- [Text passage]
[v6] hw/cxl: Add a performant (and correct) path for the non interleaved cases

[PATCH v6 0/3] hw/cxl: Add a performant (and correct) path for the non interleaved cases
Posted by Alireza Sanaee via qemu development 3 days, 15 hours ago
Hey everyone,

This is v6 of performant CXL type 3 regions set:

v5 -> v6: 
          - Use object_unparent() in the third commit when deleting alias regions. 
          - Thanks to Gregory for the suggestion and testing.
v4 -> v5: 
          - Fixed some minor patch style like missing trailing white space and such.
v3 -> v4: 
          - Tear down path changed, given that it is done differently than
          setup.
          - Dropped Gregory's tested-by tag due to tear down changes.
v2 -> v3: 
          - Addressing Zhijian Li. Thanks for the feedback.
v1 -> v2: 
          - Mainly rebase.

==========================================================

The CXL address to device decoding logic is complex because of the need
to correctly decode fine grained interleave. The current implementation
prevents use with KVM where executed instructions may reside in that
memory and gives very slow performance even in TCG.

In many real cases non interleaved memory configurations are useful and
for those we can use a more conventional memory region alias allowing
similar performance to other memory in the system.

Whether this fast path is applicable can be established once the full
set of HDM decoders has been committed (in whatever order the guest
decides to commit them). As such a check is performed on each commit /
uncommit of HDM decoder to establish if the alias should be added or
removed.


Performance numbers:

For a read/write test with 4K block size, 256M region size, and 1 thread
with 100 iteration on TCG (it should do similar on KVM):

  - Non-interleaved region (fast path): 25-30 seconds.
  - Interleaved region (no fast path):  Never finishes within 10
    minutes.

- [Dataset extract]

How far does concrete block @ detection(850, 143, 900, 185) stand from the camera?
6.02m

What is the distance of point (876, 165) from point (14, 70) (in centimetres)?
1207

- [What this task involves]
Answer these questions about the CXL patch post above.
(a) Which function does v6 use when deleting alias regions?
(b) At what points is the check performed to establish whether the alias should be added or removed?
(c) How long did the read/write test take on the non-interleaved region?

- [Exercise response]
(a) object_unparent()
(b) On each commit or uncommit of an HDM decoder.
(c) 25-30 seconds.